**WHAT YOU NEED TO DO:**
Check every line of the records below for the string "frames", then report only how many lines have it.

DATA FOR ANALYSIS Block Start

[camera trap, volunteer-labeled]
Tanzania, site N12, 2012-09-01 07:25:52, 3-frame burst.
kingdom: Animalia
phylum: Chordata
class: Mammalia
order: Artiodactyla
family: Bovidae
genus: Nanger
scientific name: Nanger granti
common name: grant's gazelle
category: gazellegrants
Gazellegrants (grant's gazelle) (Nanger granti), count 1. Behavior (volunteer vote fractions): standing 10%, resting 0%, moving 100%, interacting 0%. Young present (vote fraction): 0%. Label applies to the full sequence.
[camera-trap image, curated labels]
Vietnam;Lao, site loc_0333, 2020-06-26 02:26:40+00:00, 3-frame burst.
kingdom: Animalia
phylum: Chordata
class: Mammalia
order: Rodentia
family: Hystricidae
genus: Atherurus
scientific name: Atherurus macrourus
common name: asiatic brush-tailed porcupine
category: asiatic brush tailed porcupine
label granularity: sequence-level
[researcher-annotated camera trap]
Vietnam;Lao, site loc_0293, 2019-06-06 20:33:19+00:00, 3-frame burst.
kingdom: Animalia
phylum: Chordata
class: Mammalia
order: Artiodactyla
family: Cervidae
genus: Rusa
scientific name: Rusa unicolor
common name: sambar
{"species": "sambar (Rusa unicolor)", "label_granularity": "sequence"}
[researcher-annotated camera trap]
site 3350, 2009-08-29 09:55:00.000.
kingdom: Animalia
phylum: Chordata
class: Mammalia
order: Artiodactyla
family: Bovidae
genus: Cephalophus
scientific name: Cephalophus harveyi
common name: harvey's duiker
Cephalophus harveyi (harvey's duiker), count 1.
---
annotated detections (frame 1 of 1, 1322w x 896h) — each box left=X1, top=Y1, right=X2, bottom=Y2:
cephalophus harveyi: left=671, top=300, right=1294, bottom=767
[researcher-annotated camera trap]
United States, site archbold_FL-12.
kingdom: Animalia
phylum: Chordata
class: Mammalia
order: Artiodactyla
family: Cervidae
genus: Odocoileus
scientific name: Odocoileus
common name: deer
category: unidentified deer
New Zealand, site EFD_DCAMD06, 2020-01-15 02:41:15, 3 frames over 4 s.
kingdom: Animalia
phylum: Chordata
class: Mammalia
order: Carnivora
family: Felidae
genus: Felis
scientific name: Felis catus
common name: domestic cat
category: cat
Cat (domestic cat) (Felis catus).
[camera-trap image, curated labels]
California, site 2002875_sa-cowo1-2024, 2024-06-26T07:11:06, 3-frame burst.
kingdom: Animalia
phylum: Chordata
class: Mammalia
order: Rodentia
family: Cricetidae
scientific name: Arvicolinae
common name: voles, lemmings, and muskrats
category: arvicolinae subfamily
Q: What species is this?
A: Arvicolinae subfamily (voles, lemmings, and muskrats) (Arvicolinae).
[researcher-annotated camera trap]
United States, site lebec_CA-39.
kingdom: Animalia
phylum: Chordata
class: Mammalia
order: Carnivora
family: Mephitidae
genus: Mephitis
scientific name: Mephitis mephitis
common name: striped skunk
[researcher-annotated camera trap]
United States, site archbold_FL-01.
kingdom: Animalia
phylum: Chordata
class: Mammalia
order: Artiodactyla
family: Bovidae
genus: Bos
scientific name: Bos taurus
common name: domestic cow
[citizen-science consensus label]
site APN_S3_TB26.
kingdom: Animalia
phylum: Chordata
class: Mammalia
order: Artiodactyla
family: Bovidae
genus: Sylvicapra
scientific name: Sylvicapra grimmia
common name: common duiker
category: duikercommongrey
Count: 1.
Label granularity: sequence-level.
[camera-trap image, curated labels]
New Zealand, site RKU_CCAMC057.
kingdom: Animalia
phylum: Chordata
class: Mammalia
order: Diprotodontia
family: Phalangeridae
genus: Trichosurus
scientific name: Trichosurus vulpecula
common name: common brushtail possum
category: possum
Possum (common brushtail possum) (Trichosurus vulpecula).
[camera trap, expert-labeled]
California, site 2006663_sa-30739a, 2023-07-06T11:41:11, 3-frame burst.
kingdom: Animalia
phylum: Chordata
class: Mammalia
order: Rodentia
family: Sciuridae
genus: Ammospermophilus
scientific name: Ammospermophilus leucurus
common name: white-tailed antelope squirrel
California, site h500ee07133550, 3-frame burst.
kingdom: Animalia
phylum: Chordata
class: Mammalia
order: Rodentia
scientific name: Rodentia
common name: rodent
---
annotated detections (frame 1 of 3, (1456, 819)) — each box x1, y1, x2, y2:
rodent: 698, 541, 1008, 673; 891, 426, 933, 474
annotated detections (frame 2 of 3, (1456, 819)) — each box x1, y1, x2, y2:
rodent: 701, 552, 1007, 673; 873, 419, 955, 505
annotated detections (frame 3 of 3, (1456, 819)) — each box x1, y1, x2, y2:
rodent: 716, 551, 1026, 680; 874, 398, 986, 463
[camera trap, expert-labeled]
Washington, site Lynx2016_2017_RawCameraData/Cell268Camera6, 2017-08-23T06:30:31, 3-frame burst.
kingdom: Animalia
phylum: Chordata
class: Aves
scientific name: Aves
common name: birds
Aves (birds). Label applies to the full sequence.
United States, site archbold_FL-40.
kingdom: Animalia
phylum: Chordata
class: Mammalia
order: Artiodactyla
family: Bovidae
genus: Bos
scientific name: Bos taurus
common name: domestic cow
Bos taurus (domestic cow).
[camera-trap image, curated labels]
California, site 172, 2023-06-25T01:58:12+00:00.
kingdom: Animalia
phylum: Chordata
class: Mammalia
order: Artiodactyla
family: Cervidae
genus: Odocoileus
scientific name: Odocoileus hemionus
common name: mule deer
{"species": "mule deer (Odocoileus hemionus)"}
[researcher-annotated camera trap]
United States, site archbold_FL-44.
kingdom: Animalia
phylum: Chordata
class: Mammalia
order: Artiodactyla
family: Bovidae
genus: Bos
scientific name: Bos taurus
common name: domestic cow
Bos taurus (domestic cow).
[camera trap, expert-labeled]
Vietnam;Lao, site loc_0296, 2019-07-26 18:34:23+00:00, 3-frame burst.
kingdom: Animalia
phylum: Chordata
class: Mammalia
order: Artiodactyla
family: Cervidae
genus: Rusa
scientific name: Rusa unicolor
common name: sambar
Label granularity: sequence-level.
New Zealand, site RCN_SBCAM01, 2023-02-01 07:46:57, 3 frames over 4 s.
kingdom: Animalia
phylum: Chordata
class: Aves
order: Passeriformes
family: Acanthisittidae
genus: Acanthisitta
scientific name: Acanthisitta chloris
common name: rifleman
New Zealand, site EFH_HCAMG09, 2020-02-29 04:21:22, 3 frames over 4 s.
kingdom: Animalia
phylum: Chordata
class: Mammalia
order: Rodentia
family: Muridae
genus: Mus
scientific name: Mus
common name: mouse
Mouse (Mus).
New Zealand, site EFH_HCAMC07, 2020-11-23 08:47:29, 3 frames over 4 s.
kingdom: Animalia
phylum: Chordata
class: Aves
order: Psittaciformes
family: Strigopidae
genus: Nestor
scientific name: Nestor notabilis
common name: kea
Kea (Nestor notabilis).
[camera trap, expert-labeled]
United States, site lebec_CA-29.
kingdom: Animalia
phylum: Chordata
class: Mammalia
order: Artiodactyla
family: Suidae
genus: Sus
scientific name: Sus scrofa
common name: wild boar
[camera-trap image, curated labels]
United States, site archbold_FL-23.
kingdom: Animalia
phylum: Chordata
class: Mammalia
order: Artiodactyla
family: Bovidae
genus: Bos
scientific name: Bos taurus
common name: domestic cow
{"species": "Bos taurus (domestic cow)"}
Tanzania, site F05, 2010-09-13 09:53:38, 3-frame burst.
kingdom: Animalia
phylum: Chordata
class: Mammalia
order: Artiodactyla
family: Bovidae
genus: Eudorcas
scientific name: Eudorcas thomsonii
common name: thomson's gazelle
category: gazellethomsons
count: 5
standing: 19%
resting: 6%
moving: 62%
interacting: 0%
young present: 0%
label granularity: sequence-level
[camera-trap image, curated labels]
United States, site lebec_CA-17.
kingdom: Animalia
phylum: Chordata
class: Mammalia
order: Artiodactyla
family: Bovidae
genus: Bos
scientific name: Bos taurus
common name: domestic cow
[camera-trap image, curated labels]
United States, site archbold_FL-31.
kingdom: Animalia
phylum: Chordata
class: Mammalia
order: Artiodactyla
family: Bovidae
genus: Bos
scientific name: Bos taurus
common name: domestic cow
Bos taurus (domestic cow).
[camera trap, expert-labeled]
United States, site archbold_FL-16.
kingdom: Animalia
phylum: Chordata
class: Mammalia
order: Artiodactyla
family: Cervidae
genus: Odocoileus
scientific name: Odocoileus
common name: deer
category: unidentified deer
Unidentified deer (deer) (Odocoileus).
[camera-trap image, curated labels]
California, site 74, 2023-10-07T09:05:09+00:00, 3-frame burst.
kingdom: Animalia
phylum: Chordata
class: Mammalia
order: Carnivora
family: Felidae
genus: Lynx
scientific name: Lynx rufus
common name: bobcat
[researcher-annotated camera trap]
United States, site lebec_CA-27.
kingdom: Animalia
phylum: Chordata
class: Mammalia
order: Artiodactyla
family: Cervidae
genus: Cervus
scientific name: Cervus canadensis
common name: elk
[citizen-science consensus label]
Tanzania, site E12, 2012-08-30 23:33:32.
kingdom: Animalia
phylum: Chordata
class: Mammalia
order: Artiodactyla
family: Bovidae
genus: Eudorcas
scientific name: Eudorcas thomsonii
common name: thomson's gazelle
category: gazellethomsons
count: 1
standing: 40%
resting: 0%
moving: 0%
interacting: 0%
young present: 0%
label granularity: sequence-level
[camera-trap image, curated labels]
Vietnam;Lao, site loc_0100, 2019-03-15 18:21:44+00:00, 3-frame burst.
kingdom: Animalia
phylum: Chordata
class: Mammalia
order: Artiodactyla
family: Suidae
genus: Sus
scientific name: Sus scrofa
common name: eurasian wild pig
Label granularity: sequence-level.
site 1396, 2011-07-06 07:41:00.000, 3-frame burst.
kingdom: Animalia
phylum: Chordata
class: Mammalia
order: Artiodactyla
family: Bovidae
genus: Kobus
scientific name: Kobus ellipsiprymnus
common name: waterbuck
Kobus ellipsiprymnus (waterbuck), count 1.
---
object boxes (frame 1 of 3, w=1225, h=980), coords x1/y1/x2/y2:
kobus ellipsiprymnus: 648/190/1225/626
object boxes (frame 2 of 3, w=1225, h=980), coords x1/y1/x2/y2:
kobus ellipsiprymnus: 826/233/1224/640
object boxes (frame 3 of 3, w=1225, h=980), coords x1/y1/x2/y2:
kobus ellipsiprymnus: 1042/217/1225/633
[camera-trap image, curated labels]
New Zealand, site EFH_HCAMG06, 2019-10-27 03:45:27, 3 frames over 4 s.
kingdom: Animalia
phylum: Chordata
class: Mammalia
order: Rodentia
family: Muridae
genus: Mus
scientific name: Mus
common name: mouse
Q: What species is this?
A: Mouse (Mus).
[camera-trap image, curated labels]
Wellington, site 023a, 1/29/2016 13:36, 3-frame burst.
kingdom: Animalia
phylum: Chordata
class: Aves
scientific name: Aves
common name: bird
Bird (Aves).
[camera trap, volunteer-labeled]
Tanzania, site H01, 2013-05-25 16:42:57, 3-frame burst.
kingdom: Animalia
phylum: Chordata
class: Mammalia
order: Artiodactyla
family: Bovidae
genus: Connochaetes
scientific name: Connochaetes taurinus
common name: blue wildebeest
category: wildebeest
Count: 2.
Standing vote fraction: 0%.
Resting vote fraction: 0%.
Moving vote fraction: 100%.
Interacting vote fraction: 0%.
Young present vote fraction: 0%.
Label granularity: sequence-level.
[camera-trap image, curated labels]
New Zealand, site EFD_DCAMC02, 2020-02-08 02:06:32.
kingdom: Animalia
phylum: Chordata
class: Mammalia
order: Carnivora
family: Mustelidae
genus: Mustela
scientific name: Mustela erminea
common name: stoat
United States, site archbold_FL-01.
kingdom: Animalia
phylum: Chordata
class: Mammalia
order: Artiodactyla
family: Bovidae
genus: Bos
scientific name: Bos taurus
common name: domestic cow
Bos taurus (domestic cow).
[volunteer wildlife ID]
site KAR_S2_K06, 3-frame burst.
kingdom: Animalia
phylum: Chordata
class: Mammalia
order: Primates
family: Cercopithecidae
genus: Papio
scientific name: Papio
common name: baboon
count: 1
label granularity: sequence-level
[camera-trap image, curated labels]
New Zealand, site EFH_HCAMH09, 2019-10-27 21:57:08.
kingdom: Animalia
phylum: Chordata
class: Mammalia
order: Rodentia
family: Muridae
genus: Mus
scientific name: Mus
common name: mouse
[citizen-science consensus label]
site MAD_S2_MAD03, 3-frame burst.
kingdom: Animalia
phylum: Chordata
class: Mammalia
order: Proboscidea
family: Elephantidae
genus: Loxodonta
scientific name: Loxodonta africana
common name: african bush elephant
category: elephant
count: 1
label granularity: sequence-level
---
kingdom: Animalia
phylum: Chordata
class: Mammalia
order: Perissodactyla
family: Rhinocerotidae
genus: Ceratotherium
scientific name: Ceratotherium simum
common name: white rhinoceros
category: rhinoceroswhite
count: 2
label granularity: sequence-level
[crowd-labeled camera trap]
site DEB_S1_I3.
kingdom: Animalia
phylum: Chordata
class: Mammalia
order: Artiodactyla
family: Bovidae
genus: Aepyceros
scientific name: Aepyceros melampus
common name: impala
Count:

DATA FOR ANALYSIS Block End

**ANSWER BELOW:**
5